Incidents médiatiques

Les clips, les films, la mode ont joué un rôle important dans la médiatisation du sein. Quelques exemples dans la pop culture.

On se souvient, dans les années 90, du corset conique de Madonna, qui paraissait agressif, voire phallique. En cassant les codes, elle a dérangé et suscité de nombreuses réactions négatives.

Dix ans plus tard, dans une chorégraphie, Justin Timberlake doit arracher le corset de Janet Jackson, mais par mégarde, il arrache aussi le soutien-gorge et dévoile son sein. Elle subira un véritable lynchage médiatique et devra présenter des excuses publiques. Justin Timberlake en revanche ne sera jamais été inquiété de quoi que ce soit.

Un peu plus tard, la journaliste Anne-Claire Coudray provoque un véritable nipple gate à la française, en ne portant pas de soutien-gorge lors de la présentation du JT. Elle suscite une vague de critiques sur les réseaux sociaux et doit finalement s’excuser, même si elle estime que ce n’était pas grave.

Le clip vidéo Blurred Lines de Robin Thicke a également soulevé de nombreuses critiques de la part des mouvements féministes. Les danseuses, dans la version non censurée, évoluaient seins nus. La chanson posait question au niveau du consentement, notamment à travers les paroles I know you want it.

"On a censuré la poitrine des femmes et pas le clip. Tandis que si des féministes veulent parodier ce clip et inverser les rôles, Youtube décide de censurer la vidéo", observe Gala Avanzi.

Pharrell Williams, coauteur du titre, a reconnu par la suite que la chanson était problématique et participait à la culture du viol.
 

Le rôle des réseaux sociaux est très important au niveau de la censure du sein, parfois de façon totalement incohérente.
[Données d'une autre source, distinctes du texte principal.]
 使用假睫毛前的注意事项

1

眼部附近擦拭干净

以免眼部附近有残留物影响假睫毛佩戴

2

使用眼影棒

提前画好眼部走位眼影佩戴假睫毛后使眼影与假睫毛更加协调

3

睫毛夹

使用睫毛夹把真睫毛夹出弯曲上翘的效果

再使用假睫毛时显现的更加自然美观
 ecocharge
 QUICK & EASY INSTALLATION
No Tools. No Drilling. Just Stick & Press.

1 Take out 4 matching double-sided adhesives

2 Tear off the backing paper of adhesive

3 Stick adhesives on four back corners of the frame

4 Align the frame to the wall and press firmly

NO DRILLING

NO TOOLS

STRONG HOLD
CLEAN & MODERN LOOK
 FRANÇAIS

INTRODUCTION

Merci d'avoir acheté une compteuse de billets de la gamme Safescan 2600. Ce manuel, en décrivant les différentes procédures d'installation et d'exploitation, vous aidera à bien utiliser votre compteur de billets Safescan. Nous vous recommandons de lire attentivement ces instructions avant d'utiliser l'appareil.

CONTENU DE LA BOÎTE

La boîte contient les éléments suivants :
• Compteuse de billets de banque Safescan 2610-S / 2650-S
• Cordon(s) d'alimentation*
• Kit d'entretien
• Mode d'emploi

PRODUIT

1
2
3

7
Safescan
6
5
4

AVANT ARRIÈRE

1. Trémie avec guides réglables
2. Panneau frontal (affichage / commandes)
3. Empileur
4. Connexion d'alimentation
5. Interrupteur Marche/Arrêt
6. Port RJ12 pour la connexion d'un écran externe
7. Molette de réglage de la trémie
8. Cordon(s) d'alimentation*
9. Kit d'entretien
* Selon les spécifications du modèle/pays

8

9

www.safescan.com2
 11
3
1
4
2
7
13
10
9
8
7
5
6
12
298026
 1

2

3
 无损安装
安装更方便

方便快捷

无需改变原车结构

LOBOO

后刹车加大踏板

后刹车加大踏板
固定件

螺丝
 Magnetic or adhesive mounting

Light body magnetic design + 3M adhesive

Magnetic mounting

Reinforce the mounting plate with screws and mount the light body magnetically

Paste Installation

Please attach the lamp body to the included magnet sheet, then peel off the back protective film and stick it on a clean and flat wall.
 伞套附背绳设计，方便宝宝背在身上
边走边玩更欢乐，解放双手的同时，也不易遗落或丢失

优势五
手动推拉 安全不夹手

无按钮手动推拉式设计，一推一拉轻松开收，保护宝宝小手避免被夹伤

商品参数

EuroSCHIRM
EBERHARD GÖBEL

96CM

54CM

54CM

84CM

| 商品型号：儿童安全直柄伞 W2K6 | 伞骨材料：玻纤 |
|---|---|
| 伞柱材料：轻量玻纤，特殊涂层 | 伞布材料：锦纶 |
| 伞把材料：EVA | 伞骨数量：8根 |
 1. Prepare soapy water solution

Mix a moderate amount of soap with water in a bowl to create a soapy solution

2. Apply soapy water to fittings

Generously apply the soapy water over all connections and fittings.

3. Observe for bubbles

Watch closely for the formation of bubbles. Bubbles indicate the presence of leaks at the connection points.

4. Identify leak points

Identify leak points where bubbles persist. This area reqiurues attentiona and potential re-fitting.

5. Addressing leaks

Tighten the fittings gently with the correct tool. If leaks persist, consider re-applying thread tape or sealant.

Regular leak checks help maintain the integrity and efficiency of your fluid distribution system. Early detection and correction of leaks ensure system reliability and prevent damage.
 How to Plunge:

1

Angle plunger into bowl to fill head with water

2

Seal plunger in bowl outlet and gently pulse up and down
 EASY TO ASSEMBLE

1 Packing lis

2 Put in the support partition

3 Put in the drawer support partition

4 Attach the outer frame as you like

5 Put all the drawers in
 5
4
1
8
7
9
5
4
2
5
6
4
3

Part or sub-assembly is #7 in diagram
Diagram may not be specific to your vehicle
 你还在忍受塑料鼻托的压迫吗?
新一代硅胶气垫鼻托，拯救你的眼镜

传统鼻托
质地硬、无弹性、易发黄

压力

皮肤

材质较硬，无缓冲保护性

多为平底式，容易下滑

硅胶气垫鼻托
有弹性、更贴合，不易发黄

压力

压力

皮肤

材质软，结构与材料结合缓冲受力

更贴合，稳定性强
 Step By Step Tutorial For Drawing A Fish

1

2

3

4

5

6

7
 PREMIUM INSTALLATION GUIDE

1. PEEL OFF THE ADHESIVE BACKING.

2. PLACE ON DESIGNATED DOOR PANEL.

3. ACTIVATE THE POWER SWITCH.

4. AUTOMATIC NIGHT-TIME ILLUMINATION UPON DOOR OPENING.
Le #No Bra est ainsi censuré sur Instagram. Il faut savoir aussi que ce n’est que depuis 2014 que Facebook et Instagram autorisent les images de mères allaitantes, rappelle Gala Avanzi.

"On remarque qu’on peut montrer le sein, le téton, mais sous conditions. Cela participe aussi à une injonction à la maternité. Vous pouvez montrer votre sein, uniquement si vous êtes une maman qui allaite."


Constats, révoltes et conseils à lire donc
dans 'No Bra, ce que ma poitrine dit de moi', paru chez Flammarion.